US
USD remains on the backfoot, and crude oil prices steadies after yesterday’s pullback. Markets are treating renewed US-Iran strikes as another round of managed escalation with technical talks between the two sides continuing.
There are no policy-relevant US economic data due today. We still expect the dollar index (DXY) to edge a bit higher in the near-term. US-G6 two-year bond yields are consistent with DXY trading closer to 102.00 and US economic outperformance should keep rate differentials supportive of the dollar.
JAPAN
Japan homecoming trade drives rally in JPY, JGB, and the Nikkei. Japan Finance Minister Satsuki Katayama said “One priority is to encourage households, as well as pension funds including the GPIF [Government Pension Investment Fund], to increase their investment in Japanese financial assets. We intend to pursue policies that support that objective.”
Japan is one of the world’s largest net creditors. Japan’s stock of net foreign assets totaled roughly $3.6 trillion in Q1 or 83% of GDP. As such, even a modest portfolio repatriation could generate meaningful JPY demand.
CANADA
USD/CAD is directionless just under 1.4200. Canada’s June labor force survey is the domestic highlight (1:30pm London, 8:30am New York). The economy is expected to add +10.0k jobs in June vs. +87.8k in May and the unemployment rate is forecast to remain at 6.6% for a second straight month.
USD/CAD is trading in line with US-Canada 2-year bond yield differentials. But there is room for Bank of Canada rate hikes bets (50bps in the next twelve months) to adjust lower, leaving USD/CAD biased higher.
Leading indicators point to a soft labor market.
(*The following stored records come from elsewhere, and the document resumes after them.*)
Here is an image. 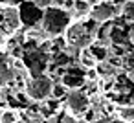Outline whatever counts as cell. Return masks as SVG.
Returning <instances> with one entry per match:
<instances>
[{
  "label": "cell",
  "mask_w": 134,
  "mask_h": 123,
  "mask_svg": "<svg viewBox=\"0 0 134 123\" xmlns=\"http://www.w3.org/2000/svg\"><path fill=\"white\" fill-rule=\"evenodd\" d=\"M66 94V86L63 83H57V85H52V92H50V97H55V99H61L63 96Z\"/></svg>",
  "instance_id": "2e32d148"
},
{
  "label": "cell",
  "mask_w": 134,
  "mask_h": 123,
  "mask_svg": "<svg viewBox=\"0 0 134 123\" xmlns=\"http://www.w3.org/2000/svg\"><path fill=\"white\" fill-rule=\"evenodd\" d=\"M125 2H127V0H114L116 6H121V4H125Z\"/></svg>",
  "instance_id": "44dd1931"
},
{
  "label": "cell",
  "mask_w": 134,
  "mask_h": 123,
  "mask_svg": "<svg viewBox=\"0 0 134 123\" xmlns=\"http://www.w3.org/2000/svg\"><path fill=\"white\" fill-rule=\"evenodd\" d=\"M2 9H4V6H2V4H0V11H2Z\"/></svg>",
  "instance_id": "7402d4cb"
},
{
  "label": "cell",
  "mask_w": 134,
  "mask_h": 123,
  "mask_svg": "<svg viewBox=\"0 0 134 123\" xmlns=\"http://www.w3.org/2000/svg\"><path fill=\"white\" fill-rule=\"evenodd\" d=\"M123 66L129 68V70H134V52L125 53V57H123Z\"/></svg>",
  "instance_id": "e0dca14e"
},
{
  "label": "cell",
  "mask_w": 134,
  "mask_h": 123,
  "mask_svg": "<svg viewBox=\"0 0 134 123\" xmlns=\"http://www.w3.org/2000/svg\"><path fill=\"white\" fill-rule=\"evenodd\" d=\"M19 9V17H20V24L26 28H33L37 24H41L42 20V8H39L33 0H22L17 6Z\"/></svg>",
  "instance_id": "277c9868"
},
{
  "label": "cell",
  "mask_w": 134,
  "mask_h": 123,
  "mask_svg": "<svg viewBox=\"0 0 134 123\" xmlns=\"http://www.w3.org/2000/svg\"><path fill=\"white\" fill-rule=\"evenodd\" d=\"M64 35H66V42L77 50L90 46L94 41V30L88 28V24L85 22H74V24L70 22L68 28L64 30Z\"/></svg>",
  "instance_id": "3957f363"
},
{
  "label": "cell",
  "mask_w": 134,
  "mask_h": 123,
  "mask_svg": "<svg viewBox=\"0 0 134 123\" xmlns=\"http://www.w3.org/2000/svg\"><path fill=\"white\" fill-rule=\"evenodd\" d=\"M0 121L2 123H15V121H19V112L13 110V108L0 110Z\"/></svg>",
  "instance_id": "7c38bea8"
},
{
  "label": "cell",
  "mask_w": 134,
  "mask_h": 123,
  "mask_svg": "<svg viewBox=\"0 0 134 123\" xmlns=\"http://www.w3.org/2000/svg\"><path fill=\"white\" fill-rule=\"evenodd\" d=\"M118 116H119L121 121H125V123H132V121H134V107H132V105H129V107H121V108L118 110Z\"/></svg>",
  "instance_id": "4fadbf2b"
},
{
  "label": "cell",
  "mask_w": 134,
  "mask_h": 123,
  "mask_svg": "<svg viewBox=\"0 0 134 123\" xmlns=\"http://www.w3.org/2000/svg\"><path fill=\"white\" fill-rule=\"evenodd\" d=\"M33 2H35L39 8H42V9H44L46 6H50V4H52V0H33Z\"/></svg>",
  "instance_id": "ffe728a7"
},
{
  "label": "cell",
  "mask_w": 134,
  "mask_h": 123,
  "mask_svg": "<svg viewBox=\"0 0 134 123\" xmlns=\"http://www.w3.org/2000/svg\"><path fill=\"white\" fill-rule=\"evenodd\" d=\"M85 121H97V118H96V112L88 108V110L85 112Z\"/></svg>",
  "instance_id": "ac0fdd59"
},
{
  "label": "cell",
  "mask_w": 134,
  "mask_h": 123,
  "mask_svg": "<svg viewBox=\"0 0 134 123\" xmlns=\"http://www.w3.org/2000/svg\"><path fill=\"white\" fill-rule=\"evenodd\" d=\"M2 13H4V20H2V24H0V33H4V35H13V33H17L19 28L22 26V24H20V17H19L17 6H4Z\"/></svg>",
  "instance_id": "52a82bcc"
},
{
  "label": "cell",
  "mask_w": 134,
  "mask_h": 123,
  "mask_svg": "<svg viewBox=\"0 0 134 123\" xmlns=\"http://www.w3.org/2000/svg\"><path fill=\"white\" fill-rule=\"evenodd\" d=\"M52 77L46 75V74H35L31 75L26 85H24V90H26V96L33 101H44L50 97V92H52Z\"/></svg>",
  "instance_id": "7a4b0ae2"
},
{
  "label": "cell",
  "mask_w": 134,
  "mask_h": 123,
  "mask_svg": "<svg viewBox=\"0 0 134 123\" xmlns=\"http://www.w3.org/2000/svg\"><path fill=\"white\" fill-rule=\"evenodd\" d=\"M86 81V72L79 68H63L61 70V83L66 88H81Z\"/></svg>",
  "instance_id": "ba28073f"
},
{
  "label": "cell",
  "mask_w": 134,
  "mask_h": 123,
  "mask_svg": "<svg viewBox=\"0 0 134 123\" xmlns=\"http://www.w3.org/2000/svg\"><path fill=\"white\" fill-rule=\"evenodd\" d=\"M123 19L129 20V22H134V0H127V2L123 4Z\"/></svg>",
  "instance_id": "5bb4252c"
},
{
  "label": "cell",
  "mask_w": 134,
  "mask_h": 123,
  "mask_svg": "<svg viewBox=\"0 0 134 123\" xmlns=\"http://www.w3.org/2000/svg\"><path fill=\"white\" fill-rule=\"evenodd\" d=\"M108 37H110V41H112L116 46H121V44H125V42H130L129 35H127L125 31H121V28H118V26L108 28Z\"/></svg>",
  "instance_id": "30bf717a"
},
{
  "label": "cell",
  "mask_w": 134,
  "mask_h": 123,
  "mask_svg": "<svg viewBox=\"0 0 134 123\" xmlns=\"http://www.w3.org/2000/svg\"><path fill=\"white\" fill-rule=\"evenodd\" d=\"M90 17L96 22H110L116 15H118V6L110 0H101L94 8H90Z\"/></svg>",
  "instance_id": "8992f818"
},
{
  "label": "cell",
  "mask_w": 134,
  "mask_h": 123,
  "mask_svg": "<svg viewBox=\"0 0 134 123\" xmlns=\"http://www.w3.org/2000/svg\"><path fill=\"white\" fill-rule=\"evenodd\" d=\"M79 61H81V64H83L85 68H94V66L97 64V61H96V57L92 55V52L88 50V46H86V48H81V57H79Z\"/></svg>",
  "instance_id": "8fae6325"
},
{
  "label": "cell",
  "mask_w": 134,
  "mask_h": 123,
  "mask_svg": "<svg viewBox=\"0 0 134 123\" xmlns=\"http://www.w3.org/2000/svg\"><path fill=\"white\" fill-rule=\"evenodd\" d=\"M66 107L72 114L81 116L90 108V97L86 92H83L81 88H72V92L66 97Z\"/></svg>",
  "instance_id": "5b68a950"
},
{
  "label": "cell",
  "mask_w": 134,
  "mask_h": 123,
  "mask_svg": "<svg viewBox=\"0 0 134 123\" xmlns=\"http://www.w3.org/2000/svg\"><path fill=\"white\" fill-rule=\"evenodd\" d=\"M72 22V17L70 13L64 9V8H59V6H46L44 11H42V31L50 37H59L64 33V30L68 28V24Z\"/></svg>",
  "instance_id": "6da1fadb"
},
{
  "label": "cell",
  "mask_w": 134,
  "mask_h": 123,
  "mask_svg": "<svg viewBox=\"0 0 134 123\" xmlns=\"http://www.w3.org/2000/svg\"><path fill=\"white\" fill-rule=\"evenodd\" d=\"M24 63L26 66L31 70V74H42L44 68H46V59H44V53L41 50H37L33 46V50H28L24 52Z\"/></svg>",
  "instance_id": "9c48e42d"
},
{
  "label": "cell",
  "mask_w": 134,
  "mask_h": 123,
  "mask_svg": "<svg viewBox=\"0 0 134 123\" xmlns=\"http://www.w3.org/2000/svg\"><path fill=\"white\" fill-rule=\"evenodd\" d=\"M74 9L77 15H86L90 11V4H88V0H74Z\"/></svg>",
  "instance_id": "9a60e30c"
},
{
  "label": "cell",
  "mask_w": 134,
  "mask_h": 123,
  "mask_svg": "<svg viewBox=\"0 0 134 123\" xmlns=\"http://www.w3.org/2000/svg\"><path fill=\"white\" fill-rule=\"evenodd\" d=\"M22 0H0V4L2 6H19Z\"/></svg>",
  "instance_id": "d6986e66"
}]
</instances>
Job vacancies have fallen to their lowest level since October 2017, the share of businesses reporting labor shortages declined further below its historical average, and hiring intentions over the next twelve months worsened in Q2.
PERU
PEN faces headwind from Peru’s near negative real rates. As was widely expected, Peru’s central bank (BCRP) kept the policy rate unchanged at 4.25% for a 10th consecutive meeting. BCRP suggested the bar to tighten is high despite inflation overshooting the bank’s 1% to 3% target range.
According to BCRP, this deviation from the inflation target range mainly reflects higher fuel prices and their indirect effects on transportation costs in March and April. Excluding the transportation component, core inflation stood at 1.6% y/y and has remained below 2% since April of last year.